Last week the virtual world of Second Life experienced its first ever bank
run. It seems that while the new Federal Reserve discount
rate brought relief to the financial crisis in the real world, Ben S. Bernanke’s surprising move has yet to bring calm in virtual reality. Even the Economist magazine ran a story this week of the impending financial
crisis in Second Life. Perhaps the virtual world really does
mirror the real world?
Or maybe not. Second Life’s financial problems began when
increasing scandals led to a FBI probe into Second Life’s most profitable
industry: gambling. Turns out the
easiest solution for Linden Labs (Second Life's owners) was simply
to ban
gambling outright. This move has proved to be a big mistake: gambling was one
of only two attractions that had any visitors on an otherwise deserted
Second Life (the other is virtual sex shops, still operating).
Shortly after the ban was announced, gambling-loving
electronic alter-egos attempted to cash-out so many Linden dollars from Second Life that it
forced one of the largest banks, Ginko
Financial, to cease operations and declare insolvency, meaning it will be
unable to repay U.S. $750,000 to its investors. Amazingly, the bank is still
taking deposits.
But that’s not the whole story.
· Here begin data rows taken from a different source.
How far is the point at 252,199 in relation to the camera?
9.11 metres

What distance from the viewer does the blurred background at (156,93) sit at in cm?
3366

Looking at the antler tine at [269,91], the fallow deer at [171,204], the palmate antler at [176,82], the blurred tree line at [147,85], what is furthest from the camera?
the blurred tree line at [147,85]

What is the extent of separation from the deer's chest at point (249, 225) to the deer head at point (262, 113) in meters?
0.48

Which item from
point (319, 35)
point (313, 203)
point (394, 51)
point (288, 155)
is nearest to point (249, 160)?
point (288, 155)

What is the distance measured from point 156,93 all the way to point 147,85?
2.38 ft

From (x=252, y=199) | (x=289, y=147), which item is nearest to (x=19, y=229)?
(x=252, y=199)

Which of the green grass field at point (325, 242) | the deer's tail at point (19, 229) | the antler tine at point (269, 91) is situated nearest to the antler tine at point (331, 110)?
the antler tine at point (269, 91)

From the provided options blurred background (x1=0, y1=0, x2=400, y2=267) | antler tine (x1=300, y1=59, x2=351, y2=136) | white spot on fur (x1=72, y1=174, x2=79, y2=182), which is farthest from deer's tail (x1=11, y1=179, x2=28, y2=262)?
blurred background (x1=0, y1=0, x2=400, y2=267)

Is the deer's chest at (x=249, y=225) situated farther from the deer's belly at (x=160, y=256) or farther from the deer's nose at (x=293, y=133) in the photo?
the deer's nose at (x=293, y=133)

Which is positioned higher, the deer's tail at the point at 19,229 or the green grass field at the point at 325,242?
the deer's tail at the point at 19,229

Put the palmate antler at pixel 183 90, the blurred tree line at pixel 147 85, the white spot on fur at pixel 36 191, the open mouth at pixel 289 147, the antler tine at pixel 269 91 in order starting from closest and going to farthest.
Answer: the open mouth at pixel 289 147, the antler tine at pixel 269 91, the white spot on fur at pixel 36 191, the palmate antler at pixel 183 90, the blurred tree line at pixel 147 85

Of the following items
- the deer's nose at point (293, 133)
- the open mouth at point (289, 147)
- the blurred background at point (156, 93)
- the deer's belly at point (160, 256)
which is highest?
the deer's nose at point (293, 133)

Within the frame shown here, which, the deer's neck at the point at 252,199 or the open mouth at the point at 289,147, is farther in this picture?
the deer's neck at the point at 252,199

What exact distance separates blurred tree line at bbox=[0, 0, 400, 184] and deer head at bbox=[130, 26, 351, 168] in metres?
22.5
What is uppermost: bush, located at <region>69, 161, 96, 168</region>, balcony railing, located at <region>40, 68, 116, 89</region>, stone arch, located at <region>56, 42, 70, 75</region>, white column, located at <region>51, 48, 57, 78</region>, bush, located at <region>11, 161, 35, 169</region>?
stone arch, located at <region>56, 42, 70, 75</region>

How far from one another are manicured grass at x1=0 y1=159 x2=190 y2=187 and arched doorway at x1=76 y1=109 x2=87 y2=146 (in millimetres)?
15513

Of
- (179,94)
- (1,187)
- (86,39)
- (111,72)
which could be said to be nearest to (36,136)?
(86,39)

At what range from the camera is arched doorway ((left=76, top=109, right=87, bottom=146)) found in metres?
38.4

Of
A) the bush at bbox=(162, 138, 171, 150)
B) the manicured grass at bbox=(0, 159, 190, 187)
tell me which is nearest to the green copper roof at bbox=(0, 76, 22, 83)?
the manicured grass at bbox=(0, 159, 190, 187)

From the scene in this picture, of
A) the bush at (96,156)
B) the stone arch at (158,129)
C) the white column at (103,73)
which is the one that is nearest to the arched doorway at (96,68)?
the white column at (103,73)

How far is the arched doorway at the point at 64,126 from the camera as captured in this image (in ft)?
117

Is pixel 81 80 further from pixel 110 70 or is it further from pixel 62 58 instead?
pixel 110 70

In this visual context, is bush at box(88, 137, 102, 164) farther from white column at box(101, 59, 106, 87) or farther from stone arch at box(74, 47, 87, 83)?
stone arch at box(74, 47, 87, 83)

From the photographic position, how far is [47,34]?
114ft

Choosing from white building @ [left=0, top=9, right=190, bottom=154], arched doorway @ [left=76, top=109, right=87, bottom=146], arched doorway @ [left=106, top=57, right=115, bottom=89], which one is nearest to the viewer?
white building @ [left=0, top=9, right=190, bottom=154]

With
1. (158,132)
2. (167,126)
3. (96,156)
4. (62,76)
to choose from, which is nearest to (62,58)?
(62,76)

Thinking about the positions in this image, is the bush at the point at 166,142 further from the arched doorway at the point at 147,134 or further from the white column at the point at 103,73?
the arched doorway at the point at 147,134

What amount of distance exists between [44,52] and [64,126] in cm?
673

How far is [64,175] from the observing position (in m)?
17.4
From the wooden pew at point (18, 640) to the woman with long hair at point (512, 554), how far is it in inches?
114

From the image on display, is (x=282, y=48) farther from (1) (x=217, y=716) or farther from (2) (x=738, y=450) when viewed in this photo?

The thousands of angry
avatars lining up in front of virtual teller machines were shocked to learn
that Ginko Financial, an unregulated,
unaudited virtual bank promising
a hefty 44% annual return and run by a faceless owner (whose identity
remains a mystery even in the light of all this controversy), might in fact be
a pyramid scheme.
Weeks ago, at the Economics of
Second Life & Virtual Worlds Conference at Columbia Business School,
Linden Labs’ John Lester (a.k.a. “Pathfinder Linden”) described the
three dimensional virtual world of Second Life
as a self-regulating entity. Wistfully, Lester spoke of a lawless Utopian
society where simply by virtue of good intentions users are able to define
their own sets of rules and regulations. Not too surprisingly, it looks like
this fantasy has all but come to an end.
This raises the question, will Ben Bernanke offer a discount rate to struggling Second Lifers?